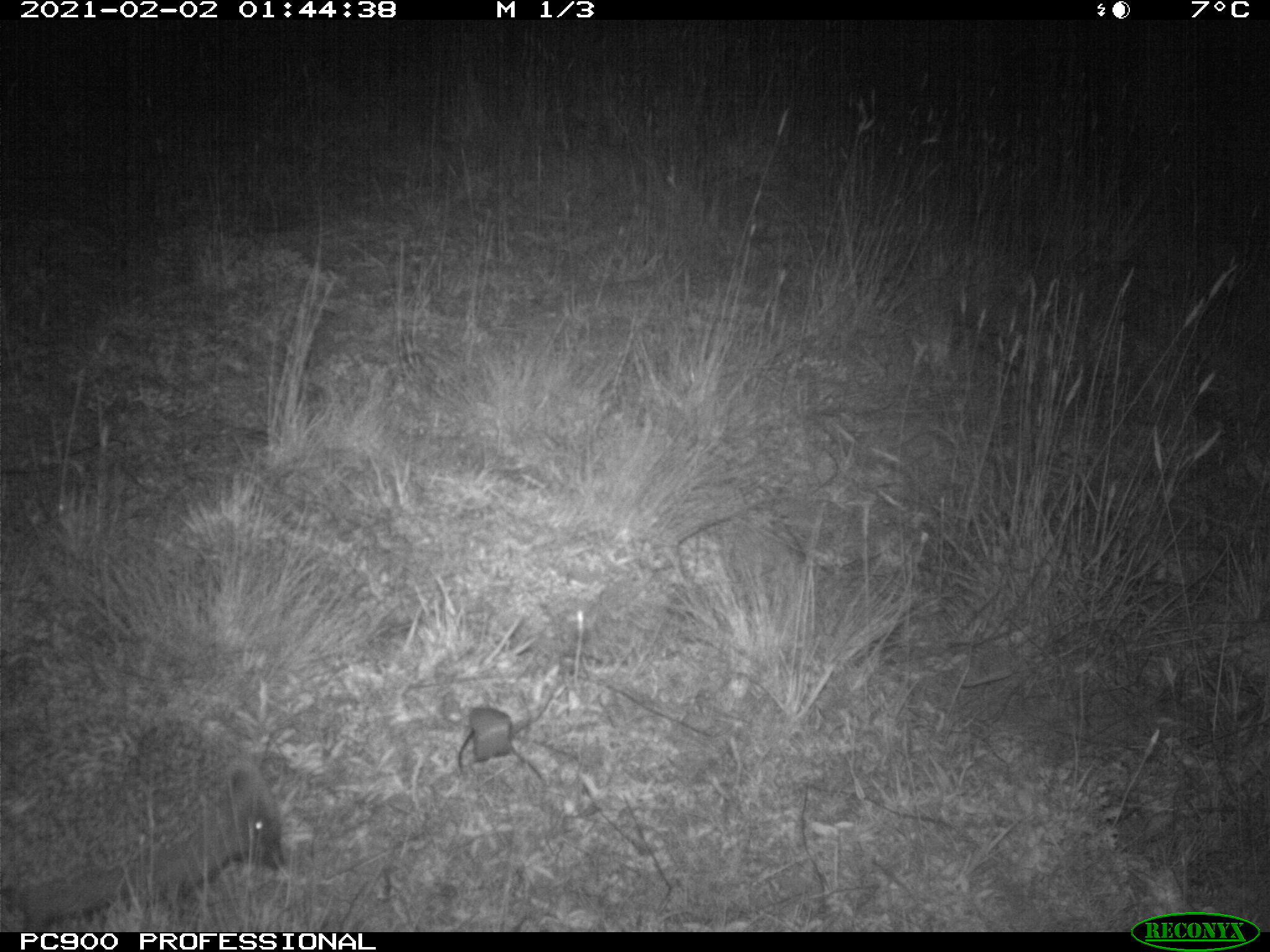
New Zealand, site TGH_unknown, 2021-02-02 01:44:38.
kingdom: Animalia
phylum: Chordata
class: Mammalia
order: Eulipotyphla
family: Erinaceidae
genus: Erinaceus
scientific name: Erinaceus europaeus europaeus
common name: european hedgehog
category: hedgehog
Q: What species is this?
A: Hedgehog (european hedgehog) (Erinaceus europaeus europaeus).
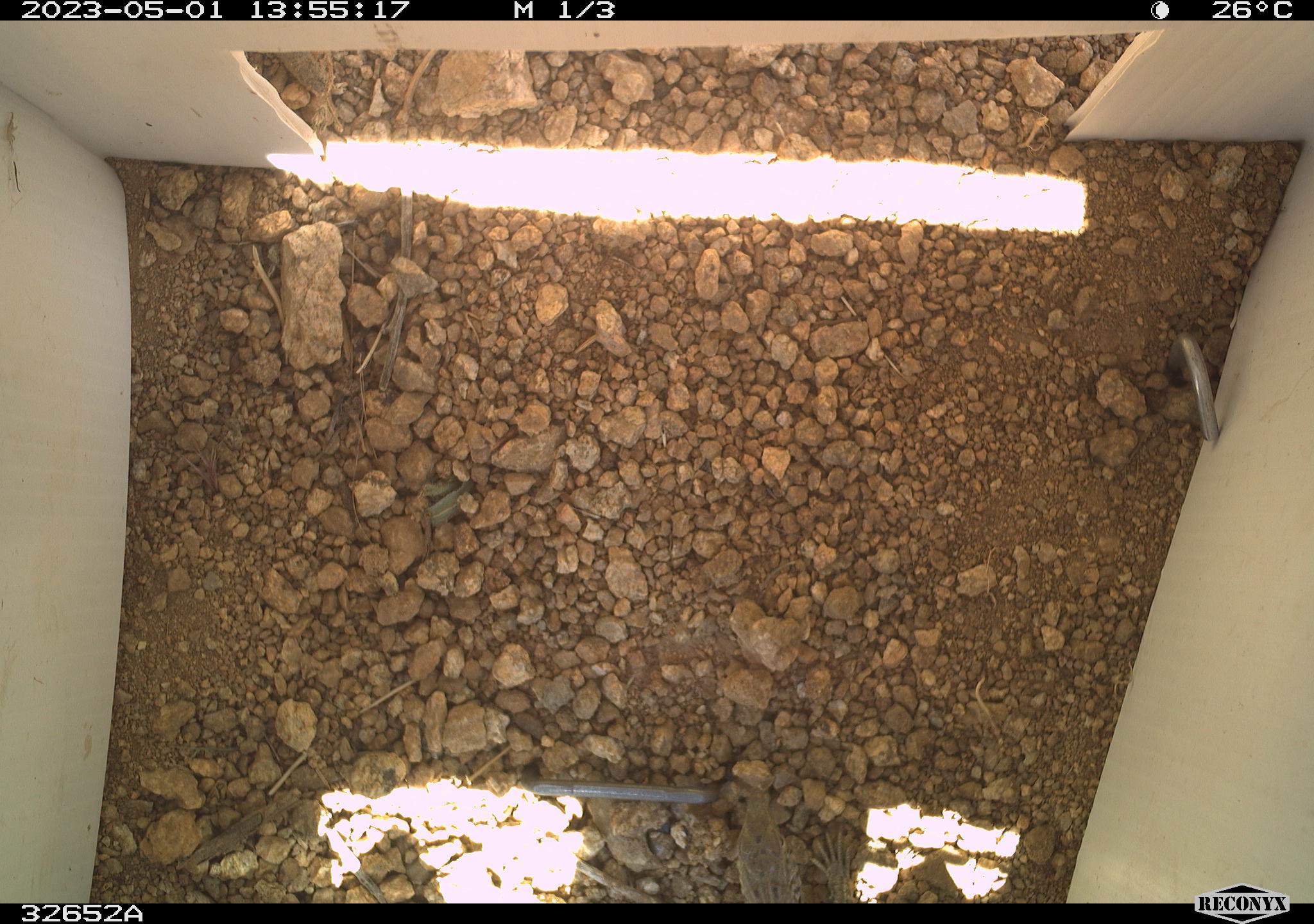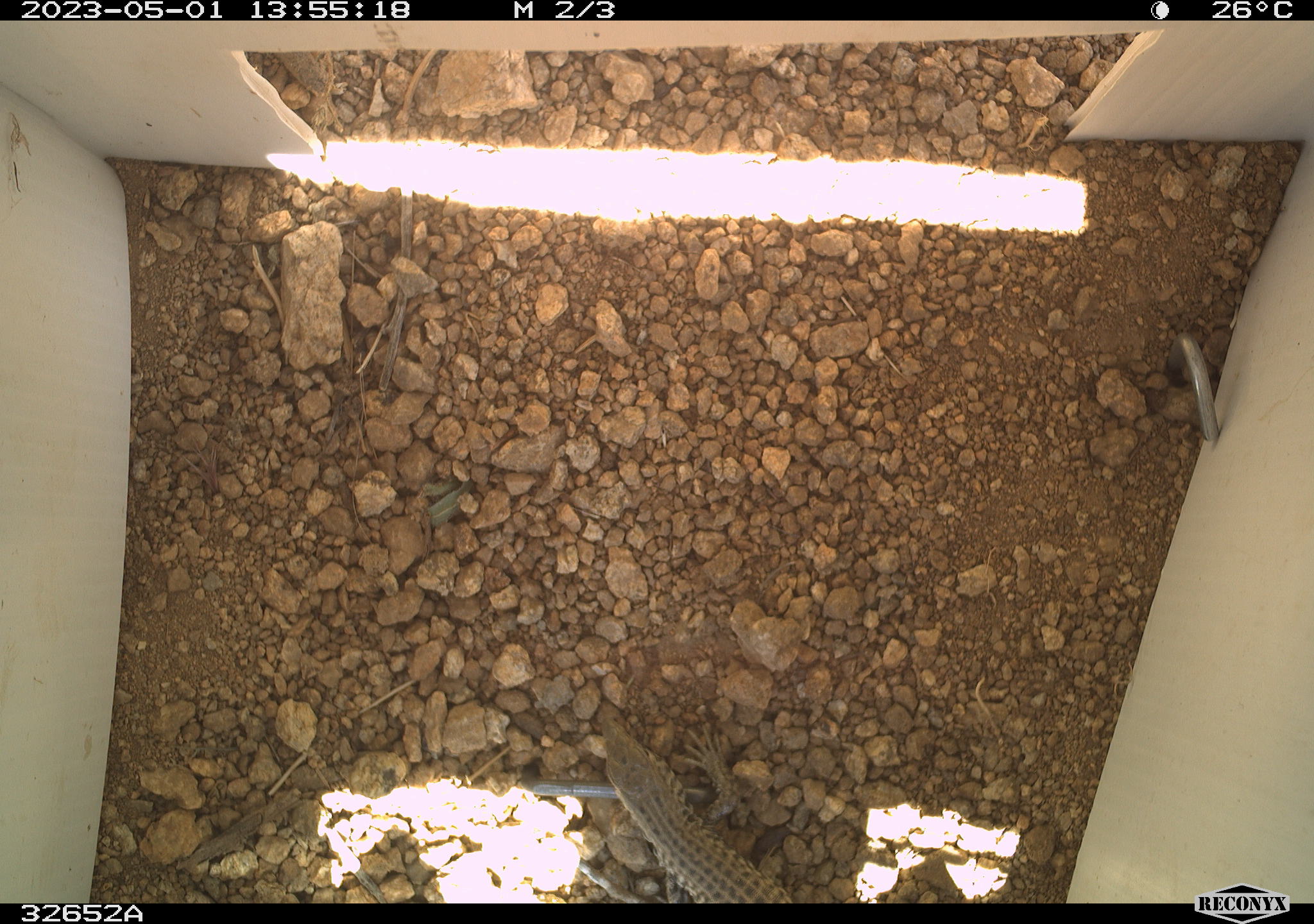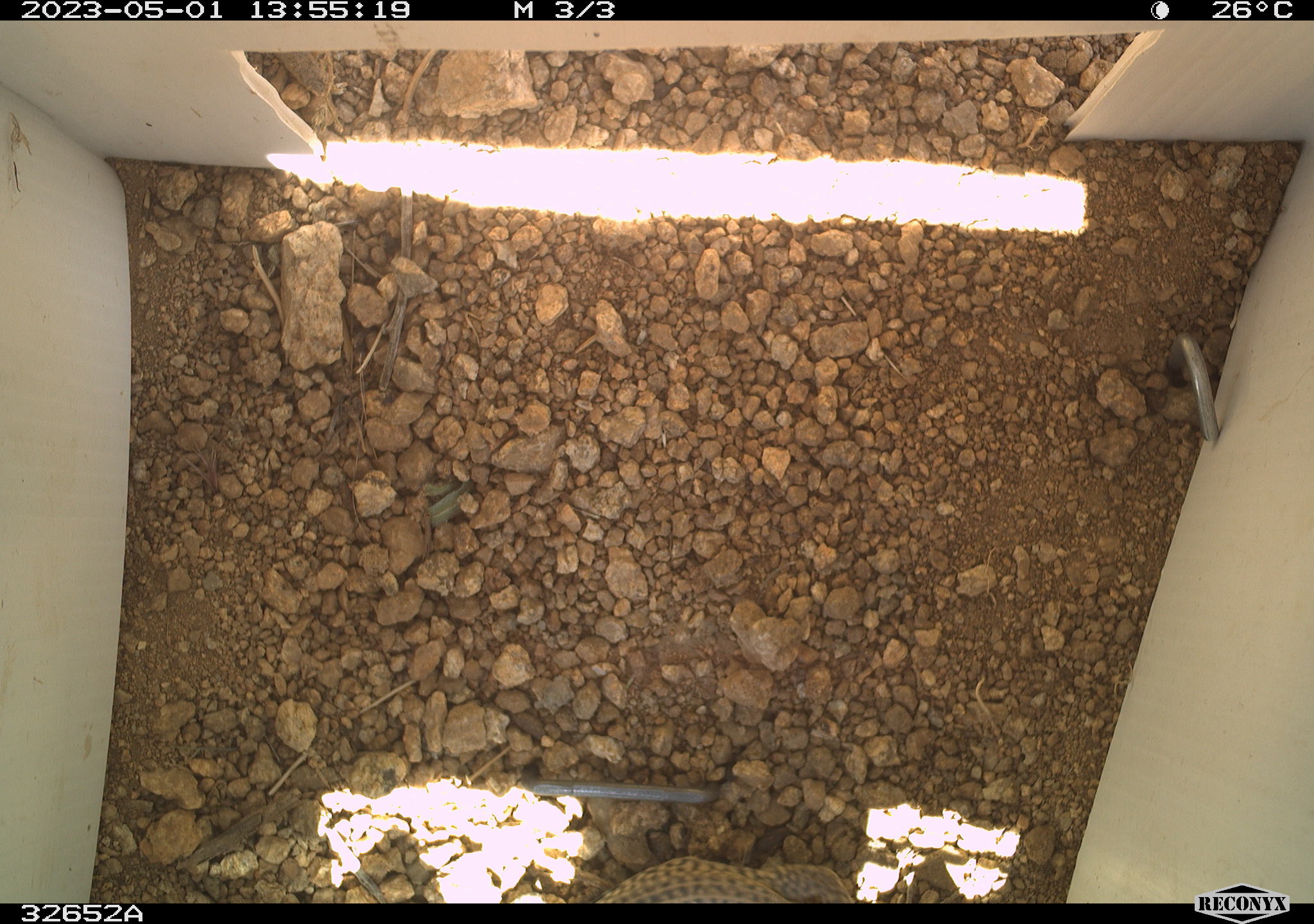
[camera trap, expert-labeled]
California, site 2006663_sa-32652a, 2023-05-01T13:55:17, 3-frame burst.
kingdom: Animalia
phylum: Chordata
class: Reptilia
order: Squamata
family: Teiidae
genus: Aspidoscelis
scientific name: Aspidoscelis tigris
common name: western whiptail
Western whiptail (Aspidoscelis tigris).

_Required action_: From the line containing "common name: european hedgehog" down to the end of the listing above, every line is to be returned exactly, though the pictures are not.

_Response to the exercise_:
common name: european hedgehog
category: hedgehog
Q: What species is this?
A: Hedgehog (european hedgehog) (Erinaceus europaeus europaeus).
[camera trap, expert-labeled]
California, site 2006663_sa-32652a, 2023-05-01T13:55:17, 3-frame burst.
kingdom: Animalia
phylum: Chordata
class: Reptilia
order: Squamata
family: Teiidae
genus: Aspidoscelis
scientific name: Aspidoscelis tigris
common name: western whiptail
Western whiptail (Aspidoscelis tigris).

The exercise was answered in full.